No. When I started the book, I realized, “Oh, she is probably Ann Burgess,” but we took it so far away from her that I think it would do Burgess a disservice to say that. It’s just a completely different character.
Wendy shows very little outward emotion. The strong, impassive type is relatively common among male actors, but we don’t see that so much from actresses.
What I find fascinating is that when you’re an actress, you don’t even realize that the majority of the time you end up carrying the emotional weight of whatever scene you happen to be in. If someone’s going to cry, it’s going to be the girl. If someone is emotional and having a meltdown, it’s going to be the girl. And so you end up getting really good at it. Not even getting good at it — it’s just the expectation, so that’s what your instincts end up honing. All of a sudden to be in the skin of this woman who is just so dry … Anytime I showed a flicker of something, especially in the beginning, David would be like, “Please, pull it back.”

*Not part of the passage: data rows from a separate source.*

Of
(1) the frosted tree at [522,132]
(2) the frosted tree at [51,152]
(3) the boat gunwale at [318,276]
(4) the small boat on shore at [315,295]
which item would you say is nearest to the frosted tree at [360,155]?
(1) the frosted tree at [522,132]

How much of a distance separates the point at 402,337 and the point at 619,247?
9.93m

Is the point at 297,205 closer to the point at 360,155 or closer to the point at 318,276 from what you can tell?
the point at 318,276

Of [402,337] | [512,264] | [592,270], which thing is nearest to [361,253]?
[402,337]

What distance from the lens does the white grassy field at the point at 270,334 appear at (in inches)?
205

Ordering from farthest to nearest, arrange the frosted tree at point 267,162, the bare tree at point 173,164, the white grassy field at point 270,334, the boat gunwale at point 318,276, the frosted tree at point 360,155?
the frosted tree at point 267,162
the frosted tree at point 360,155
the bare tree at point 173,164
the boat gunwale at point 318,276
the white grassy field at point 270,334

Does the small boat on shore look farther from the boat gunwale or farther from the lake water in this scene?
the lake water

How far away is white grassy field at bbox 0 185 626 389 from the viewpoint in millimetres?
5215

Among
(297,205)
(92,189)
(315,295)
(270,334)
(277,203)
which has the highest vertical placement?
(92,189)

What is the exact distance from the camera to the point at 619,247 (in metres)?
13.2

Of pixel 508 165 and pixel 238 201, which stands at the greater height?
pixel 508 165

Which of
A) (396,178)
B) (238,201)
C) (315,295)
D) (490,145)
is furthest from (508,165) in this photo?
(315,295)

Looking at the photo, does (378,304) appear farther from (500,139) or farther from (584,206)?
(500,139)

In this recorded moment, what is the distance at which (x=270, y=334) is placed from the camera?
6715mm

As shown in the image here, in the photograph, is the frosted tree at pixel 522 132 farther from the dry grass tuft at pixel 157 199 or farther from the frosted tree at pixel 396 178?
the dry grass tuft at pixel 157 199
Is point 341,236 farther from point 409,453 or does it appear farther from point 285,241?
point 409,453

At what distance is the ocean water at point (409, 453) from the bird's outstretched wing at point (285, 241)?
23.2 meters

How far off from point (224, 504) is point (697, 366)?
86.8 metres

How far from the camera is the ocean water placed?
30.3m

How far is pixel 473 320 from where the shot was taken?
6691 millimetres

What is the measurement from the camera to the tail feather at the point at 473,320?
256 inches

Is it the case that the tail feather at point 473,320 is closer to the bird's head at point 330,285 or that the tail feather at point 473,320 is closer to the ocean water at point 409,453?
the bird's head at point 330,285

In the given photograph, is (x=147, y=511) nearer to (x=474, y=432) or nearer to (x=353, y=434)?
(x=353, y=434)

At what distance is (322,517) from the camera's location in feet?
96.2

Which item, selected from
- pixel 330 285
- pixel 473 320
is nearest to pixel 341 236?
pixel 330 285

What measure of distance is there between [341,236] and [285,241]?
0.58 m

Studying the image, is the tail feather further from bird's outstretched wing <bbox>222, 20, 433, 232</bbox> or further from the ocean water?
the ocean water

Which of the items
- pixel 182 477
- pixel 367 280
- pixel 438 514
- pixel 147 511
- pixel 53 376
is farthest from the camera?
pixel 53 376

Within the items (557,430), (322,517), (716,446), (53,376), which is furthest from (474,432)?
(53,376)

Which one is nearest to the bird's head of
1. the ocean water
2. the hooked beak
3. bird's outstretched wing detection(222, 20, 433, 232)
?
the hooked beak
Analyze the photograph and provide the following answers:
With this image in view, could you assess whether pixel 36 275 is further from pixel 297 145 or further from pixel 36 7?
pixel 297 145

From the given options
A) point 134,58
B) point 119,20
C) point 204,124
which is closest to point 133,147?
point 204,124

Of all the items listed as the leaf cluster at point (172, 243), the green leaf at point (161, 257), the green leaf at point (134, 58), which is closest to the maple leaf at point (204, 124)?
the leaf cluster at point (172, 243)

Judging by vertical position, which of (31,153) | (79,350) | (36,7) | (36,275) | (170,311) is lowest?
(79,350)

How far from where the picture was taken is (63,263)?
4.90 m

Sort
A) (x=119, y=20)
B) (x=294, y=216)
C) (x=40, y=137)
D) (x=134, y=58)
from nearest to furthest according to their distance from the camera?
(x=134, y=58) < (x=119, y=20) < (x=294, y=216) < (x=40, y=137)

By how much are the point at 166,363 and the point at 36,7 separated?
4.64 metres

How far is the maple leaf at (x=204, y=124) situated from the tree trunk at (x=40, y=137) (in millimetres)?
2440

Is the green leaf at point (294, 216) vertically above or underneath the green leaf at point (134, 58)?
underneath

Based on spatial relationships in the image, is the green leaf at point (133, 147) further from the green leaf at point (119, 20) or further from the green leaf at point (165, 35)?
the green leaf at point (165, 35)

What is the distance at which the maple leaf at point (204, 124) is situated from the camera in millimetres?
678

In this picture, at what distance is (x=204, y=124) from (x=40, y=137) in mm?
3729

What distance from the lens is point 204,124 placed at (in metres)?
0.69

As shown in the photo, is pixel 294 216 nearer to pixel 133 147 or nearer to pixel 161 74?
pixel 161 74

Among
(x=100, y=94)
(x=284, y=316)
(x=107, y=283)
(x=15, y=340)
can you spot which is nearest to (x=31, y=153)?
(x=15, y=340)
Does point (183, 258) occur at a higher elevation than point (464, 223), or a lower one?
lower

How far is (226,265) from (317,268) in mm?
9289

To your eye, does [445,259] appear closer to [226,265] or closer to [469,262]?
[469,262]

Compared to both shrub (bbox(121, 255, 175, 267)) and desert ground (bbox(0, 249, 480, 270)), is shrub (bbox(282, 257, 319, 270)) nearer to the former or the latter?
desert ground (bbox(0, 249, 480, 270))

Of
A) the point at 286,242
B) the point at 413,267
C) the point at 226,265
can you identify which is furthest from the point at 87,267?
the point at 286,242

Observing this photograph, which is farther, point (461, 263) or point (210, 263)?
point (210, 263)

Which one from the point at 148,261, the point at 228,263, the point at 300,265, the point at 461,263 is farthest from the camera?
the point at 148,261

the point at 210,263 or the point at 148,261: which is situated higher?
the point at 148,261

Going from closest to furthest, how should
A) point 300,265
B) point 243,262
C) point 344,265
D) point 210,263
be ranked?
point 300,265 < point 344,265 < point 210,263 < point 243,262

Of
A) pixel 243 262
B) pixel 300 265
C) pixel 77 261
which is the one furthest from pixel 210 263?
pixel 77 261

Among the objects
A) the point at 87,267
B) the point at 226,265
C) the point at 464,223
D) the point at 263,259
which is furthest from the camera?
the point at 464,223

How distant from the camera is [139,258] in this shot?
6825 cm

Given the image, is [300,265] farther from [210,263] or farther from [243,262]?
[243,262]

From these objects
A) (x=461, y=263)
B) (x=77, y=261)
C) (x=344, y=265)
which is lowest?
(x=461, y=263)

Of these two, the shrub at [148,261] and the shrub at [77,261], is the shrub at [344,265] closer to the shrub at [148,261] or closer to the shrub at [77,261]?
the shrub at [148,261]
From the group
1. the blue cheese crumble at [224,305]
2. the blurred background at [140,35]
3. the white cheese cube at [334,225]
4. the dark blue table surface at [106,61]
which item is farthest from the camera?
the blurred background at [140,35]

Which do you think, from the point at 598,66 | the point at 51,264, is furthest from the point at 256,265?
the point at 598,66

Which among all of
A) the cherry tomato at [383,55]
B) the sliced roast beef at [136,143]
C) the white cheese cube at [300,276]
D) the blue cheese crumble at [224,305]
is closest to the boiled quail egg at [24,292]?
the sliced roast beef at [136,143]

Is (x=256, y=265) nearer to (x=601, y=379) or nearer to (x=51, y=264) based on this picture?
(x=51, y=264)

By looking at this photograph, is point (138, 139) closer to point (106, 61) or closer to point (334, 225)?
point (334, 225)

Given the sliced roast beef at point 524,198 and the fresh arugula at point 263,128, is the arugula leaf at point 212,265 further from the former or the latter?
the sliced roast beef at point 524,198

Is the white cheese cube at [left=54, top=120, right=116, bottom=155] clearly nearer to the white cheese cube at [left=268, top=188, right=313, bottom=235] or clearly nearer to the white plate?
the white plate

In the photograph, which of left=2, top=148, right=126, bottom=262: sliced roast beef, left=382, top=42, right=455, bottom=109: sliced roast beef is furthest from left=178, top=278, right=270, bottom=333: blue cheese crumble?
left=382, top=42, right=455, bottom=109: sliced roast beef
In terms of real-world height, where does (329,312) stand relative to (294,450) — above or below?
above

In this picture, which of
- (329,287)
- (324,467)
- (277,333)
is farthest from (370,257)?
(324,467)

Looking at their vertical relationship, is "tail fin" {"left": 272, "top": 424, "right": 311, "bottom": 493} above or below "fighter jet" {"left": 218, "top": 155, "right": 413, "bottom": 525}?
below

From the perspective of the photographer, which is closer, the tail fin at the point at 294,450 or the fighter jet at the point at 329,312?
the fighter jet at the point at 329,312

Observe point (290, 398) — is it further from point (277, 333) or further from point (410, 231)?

How much of it was in the script?
The writers do a beautiful job but, there aren’t a lot of physical directions. We do have the luxury of rehearsals. One of my favorite scenes is the first time Kay and Wendy sleep together after they’ve been on a date, and the aftermath of that. I really love that scene, and [the director Andrew Dominik] gave a couple of gorgeous, playable character notes.
Do you feel the emphasis on understatement when playing Wendy reflects the series’s general approach?
David has set up the show, and even though we have other beautiful directors come in, he was the tastemaker. Building suspense, drama or action in a show about serial killers with no blood, no action and no guns, that’s the choice. Sometimes people think shows or stories should just hit the audience over the head with what they’re wanting to say, and they don’t give people enough credit.
David always says this one thing that I think is so right: “I don’t want to see two people having an argument where one’s right and one’s wrong. I want to see two intelligent people who are both right.” That’s what makes the show smart and not engulfed in melodrama.
Is that what ultimately happens between Wendy and Kay — they are both sort of right and sort of wrong?
The heartbreak is that it was a relationship that could have been something, that should have worked. Wendy studies patterns of behavior, but she’s totally incapable of holding the mirror up, which I think is true of all the characters.
The show hasn’t been officially renewed for a third season yet, but Fincher is said to have a five-year plan for it. What would you like to explore with Wendy?
With the relationship with Kay, we were able to see a bit more of Wendy outside of the office. You understood her a little more, like you could go, “Oh, there are three dimensions to her — that side is just the way she has to live her life at the office.” I was incredibly grateful to have these opportunities. So I guess more of that [laughs].
Your character in the Australian thriller “Secret City,” whose second season came recently to Netflix, is involved in quite a bit of action. What was fun about that project?
I thought it was a really smart show and it was executed beautifully — and we shoot so quickly in Australia, it’s incomprehensible the kind of difference in that respect between shooting in the States and shooting in Australia. There, we do one, two takes max, and good luck. I also wanted to work at home. To go back to Australia and sit down to a table read with people you’ve come up with was warming.
And maybe they don’t mistake you for Carrie Coon over there.
Poor Carrie Coon! I feel terrible, but I’m also flattered because she’s fantastic and beautiful.